Text segment —
━━━━━━━━
How to Build a CDP, DMP, and Data Lake for AdTech and MarTech
Data platforms have been a foundational part of the programmatic advertising and digital marketing industries for well over a decade.
Platforms like customer data platforms (CDPs) and data management platforms (DMPs) are essential for helping advertisers and publishers run targeted advertising campaigns, generate detailed analytics reports, perform attribution, and develop a deeper understanding of their audiences.
A third component — the data lake — acts as a centralized repository that stores all structured and unstructured data in one place. Data collected in the lake can then be passed to a CDP or DMP and used to build audiences, among other purposes.
This guide covers what CDPs, DMPs, and data lakes are, outlines scenarios where building your own makes sense, and walks through the key technical requirements and challenges involved in building each one.
When Does Building a CDP or DMP Make Sense?
Although there are many CDPs and DMPs available on the market, many organizations require a proprietary solution to maintain control over their collected data, intellectual property, and feature roadmap.
━━━━━━━━
Record list —
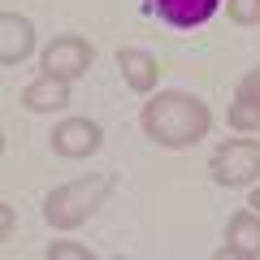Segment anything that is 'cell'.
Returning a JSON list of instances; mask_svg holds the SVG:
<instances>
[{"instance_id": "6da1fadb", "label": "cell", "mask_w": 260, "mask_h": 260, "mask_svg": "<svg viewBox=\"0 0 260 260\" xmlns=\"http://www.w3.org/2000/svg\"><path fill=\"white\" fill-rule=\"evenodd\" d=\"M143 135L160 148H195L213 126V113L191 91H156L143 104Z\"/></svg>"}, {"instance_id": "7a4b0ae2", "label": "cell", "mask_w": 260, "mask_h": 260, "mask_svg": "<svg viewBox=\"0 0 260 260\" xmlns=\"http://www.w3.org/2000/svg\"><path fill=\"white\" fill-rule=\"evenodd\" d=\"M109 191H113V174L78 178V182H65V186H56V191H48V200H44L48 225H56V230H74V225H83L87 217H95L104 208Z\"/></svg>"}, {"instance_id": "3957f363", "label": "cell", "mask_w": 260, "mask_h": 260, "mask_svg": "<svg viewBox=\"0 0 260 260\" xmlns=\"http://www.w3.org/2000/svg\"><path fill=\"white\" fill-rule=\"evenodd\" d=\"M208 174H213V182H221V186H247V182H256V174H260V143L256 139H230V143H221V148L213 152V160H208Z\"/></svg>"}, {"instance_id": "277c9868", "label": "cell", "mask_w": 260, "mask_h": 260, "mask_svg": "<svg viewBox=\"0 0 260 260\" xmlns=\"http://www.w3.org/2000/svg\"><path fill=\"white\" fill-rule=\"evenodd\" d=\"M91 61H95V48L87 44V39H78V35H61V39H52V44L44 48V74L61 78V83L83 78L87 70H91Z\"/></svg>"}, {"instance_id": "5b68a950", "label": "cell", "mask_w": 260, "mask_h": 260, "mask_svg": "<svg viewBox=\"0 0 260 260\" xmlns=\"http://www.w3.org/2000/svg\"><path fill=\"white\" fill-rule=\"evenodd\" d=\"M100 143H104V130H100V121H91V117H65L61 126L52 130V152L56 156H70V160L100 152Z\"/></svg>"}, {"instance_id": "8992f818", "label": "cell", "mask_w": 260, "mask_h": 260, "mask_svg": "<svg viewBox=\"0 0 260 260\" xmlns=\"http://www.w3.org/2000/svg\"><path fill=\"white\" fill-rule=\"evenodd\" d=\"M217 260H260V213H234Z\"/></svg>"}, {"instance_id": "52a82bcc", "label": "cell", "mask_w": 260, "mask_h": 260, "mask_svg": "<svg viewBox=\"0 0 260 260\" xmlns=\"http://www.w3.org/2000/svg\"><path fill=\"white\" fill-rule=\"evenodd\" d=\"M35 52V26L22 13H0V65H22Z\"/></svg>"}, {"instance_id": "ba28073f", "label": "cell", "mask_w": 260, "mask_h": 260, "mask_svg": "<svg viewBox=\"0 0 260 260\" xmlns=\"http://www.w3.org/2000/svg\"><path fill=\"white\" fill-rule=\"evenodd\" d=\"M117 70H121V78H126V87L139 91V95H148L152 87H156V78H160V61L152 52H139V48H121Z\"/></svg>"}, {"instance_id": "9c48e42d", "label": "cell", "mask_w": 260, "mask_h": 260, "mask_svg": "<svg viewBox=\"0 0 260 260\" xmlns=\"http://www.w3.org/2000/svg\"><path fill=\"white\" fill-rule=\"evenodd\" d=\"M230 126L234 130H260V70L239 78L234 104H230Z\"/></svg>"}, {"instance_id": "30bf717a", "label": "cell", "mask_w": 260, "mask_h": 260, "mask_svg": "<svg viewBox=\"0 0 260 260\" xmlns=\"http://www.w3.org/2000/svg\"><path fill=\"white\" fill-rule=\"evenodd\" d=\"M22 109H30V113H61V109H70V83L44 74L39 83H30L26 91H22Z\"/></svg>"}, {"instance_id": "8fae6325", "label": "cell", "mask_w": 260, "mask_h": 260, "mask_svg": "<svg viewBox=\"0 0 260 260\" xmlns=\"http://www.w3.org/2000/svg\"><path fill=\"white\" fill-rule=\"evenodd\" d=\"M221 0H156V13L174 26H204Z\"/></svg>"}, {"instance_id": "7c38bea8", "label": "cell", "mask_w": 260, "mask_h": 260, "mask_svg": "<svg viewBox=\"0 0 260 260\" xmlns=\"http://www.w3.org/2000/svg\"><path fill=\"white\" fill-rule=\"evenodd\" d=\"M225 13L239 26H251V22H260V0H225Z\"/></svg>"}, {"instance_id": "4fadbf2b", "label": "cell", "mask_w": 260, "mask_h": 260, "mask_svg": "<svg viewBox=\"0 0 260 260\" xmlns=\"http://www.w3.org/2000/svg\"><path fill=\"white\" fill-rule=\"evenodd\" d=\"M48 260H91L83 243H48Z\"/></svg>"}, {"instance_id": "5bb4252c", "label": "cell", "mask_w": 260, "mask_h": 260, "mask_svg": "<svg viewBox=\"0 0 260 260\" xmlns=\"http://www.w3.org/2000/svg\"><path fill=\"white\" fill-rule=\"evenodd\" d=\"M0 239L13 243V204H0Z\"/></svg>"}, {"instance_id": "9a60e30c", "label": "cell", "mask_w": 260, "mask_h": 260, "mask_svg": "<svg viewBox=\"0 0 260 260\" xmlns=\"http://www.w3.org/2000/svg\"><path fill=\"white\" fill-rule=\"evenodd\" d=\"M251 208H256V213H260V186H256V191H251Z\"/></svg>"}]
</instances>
━━━━━━━━
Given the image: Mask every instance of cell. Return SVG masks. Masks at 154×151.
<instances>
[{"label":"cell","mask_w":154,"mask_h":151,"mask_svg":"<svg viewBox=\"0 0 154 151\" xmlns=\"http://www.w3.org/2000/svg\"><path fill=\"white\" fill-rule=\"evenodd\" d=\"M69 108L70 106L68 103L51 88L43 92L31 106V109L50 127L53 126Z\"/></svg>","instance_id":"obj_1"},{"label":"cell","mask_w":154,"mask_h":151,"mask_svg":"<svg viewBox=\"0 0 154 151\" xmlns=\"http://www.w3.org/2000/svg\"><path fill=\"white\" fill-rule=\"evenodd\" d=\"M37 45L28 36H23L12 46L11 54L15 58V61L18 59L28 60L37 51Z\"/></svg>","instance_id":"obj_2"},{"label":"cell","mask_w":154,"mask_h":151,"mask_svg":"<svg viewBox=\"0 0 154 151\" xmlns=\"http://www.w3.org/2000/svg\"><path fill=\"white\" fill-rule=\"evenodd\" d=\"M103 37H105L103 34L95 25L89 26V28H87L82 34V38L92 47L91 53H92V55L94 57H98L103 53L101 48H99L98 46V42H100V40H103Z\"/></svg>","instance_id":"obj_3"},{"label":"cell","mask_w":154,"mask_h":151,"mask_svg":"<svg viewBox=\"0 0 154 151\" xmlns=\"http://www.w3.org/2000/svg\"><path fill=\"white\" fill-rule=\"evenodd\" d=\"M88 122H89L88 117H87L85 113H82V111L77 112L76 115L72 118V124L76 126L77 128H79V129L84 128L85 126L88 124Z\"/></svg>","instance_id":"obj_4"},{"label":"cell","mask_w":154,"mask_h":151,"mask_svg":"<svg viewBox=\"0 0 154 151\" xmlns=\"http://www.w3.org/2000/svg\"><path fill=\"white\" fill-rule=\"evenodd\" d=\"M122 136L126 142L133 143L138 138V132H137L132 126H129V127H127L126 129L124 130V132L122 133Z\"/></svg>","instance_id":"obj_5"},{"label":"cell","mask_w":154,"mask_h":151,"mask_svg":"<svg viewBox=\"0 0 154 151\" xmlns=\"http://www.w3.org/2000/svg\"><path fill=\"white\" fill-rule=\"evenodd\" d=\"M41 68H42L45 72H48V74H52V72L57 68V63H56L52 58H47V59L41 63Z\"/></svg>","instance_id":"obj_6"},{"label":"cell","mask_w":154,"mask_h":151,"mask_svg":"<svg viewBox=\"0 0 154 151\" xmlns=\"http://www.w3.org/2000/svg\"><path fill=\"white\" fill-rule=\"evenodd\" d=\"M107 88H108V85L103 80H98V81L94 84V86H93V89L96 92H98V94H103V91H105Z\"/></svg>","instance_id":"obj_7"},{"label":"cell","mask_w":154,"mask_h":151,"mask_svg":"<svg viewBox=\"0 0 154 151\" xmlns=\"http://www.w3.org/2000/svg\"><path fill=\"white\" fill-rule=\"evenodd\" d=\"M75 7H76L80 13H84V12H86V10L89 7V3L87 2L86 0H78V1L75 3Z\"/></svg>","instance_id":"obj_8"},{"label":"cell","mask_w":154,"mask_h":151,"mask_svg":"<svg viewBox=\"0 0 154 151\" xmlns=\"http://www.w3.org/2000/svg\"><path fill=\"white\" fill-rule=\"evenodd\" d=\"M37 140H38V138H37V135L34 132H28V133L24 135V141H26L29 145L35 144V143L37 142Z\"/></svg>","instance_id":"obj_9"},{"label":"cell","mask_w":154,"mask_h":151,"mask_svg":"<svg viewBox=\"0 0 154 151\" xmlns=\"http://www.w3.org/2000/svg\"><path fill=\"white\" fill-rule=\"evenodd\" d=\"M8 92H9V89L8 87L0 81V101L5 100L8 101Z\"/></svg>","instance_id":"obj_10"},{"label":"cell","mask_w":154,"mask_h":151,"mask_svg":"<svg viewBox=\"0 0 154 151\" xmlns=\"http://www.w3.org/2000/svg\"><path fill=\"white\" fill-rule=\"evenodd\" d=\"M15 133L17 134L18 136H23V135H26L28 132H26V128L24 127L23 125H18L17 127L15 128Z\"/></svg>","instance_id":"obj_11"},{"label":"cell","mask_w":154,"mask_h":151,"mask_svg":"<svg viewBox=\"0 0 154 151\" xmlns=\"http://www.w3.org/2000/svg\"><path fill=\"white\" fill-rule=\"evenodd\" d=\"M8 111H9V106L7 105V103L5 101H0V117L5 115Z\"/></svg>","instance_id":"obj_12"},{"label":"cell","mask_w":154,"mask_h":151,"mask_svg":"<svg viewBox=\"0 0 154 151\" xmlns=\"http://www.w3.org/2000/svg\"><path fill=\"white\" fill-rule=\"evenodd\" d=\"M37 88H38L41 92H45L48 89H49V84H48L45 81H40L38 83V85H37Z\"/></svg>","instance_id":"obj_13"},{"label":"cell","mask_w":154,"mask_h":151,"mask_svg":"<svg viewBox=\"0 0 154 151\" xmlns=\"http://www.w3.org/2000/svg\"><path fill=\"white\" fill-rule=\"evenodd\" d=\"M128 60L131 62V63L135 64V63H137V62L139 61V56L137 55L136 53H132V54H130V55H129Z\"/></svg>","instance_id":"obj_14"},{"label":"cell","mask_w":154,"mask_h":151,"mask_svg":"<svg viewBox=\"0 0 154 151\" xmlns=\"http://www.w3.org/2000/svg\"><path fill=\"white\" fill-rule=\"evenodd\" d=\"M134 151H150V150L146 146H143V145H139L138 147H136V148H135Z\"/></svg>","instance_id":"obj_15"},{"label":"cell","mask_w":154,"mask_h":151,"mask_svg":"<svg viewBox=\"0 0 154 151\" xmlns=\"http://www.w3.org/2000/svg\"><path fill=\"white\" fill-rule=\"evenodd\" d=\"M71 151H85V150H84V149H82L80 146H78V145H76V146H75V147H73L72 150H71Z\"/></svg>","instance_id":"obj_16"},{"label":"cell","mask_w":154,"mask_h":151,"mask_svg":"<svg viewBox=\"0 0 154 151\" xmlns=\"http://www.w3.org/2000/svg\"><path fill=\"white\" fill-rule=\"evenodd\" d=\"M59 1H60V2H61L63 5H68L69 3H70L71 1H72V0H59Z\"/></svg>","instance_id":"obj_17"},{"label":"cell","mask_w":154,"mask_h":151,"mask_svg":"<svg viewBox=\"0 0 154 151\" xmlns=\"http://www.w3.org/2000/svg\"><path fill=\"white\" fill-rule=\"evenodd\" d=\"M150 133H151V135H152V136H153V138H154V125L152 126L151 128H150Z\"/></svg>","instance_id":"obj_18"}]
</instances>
━━━━━━━━
To do — Resume the guide to building a CDP, DMP, and data lake, starting after its last sentence.

The response —
Building a CDP or DMP is worth considering in situations like these:
- An AdTech or MarTech company looking to expand or improve its core technology offering.
- A publisher wanting to build a walled garden to monetize first-party data and enable advertisers to target its audiences.
- A company that collects large volumes of data from multiple sources and wants full ownership of the technology and control over the product roadmap.
What Is a Customer Data Platform (CDP)?
A customer data platform (CDP) is a category of marketing technology that collects and organizes data from a range of online and offline sources.
CDPs are typically used by marketers to gather all available data about a customer and aggregate it into a single database, which is integrated with and accessible from other marketing systems and platforms used across the organization.
With a CDP, marketers can view detailed analytics reports, create user profiles, audiences, and segments, build single customer views, and improve advertising and marketing campaigns by exporting data to other systems.
What Is a Data Management Platform (DMP)?
A data management platform (DMP) is software that collects, stores, and organizes data from a range of sources, including websites, mobile apps, and advertising campaigns. Advertisers, agencies, and publishers use DMPs to improve ad targeting, conduct advanced analytics, perform lookalike modelling, and extend audiences.
What Is a Data Lake?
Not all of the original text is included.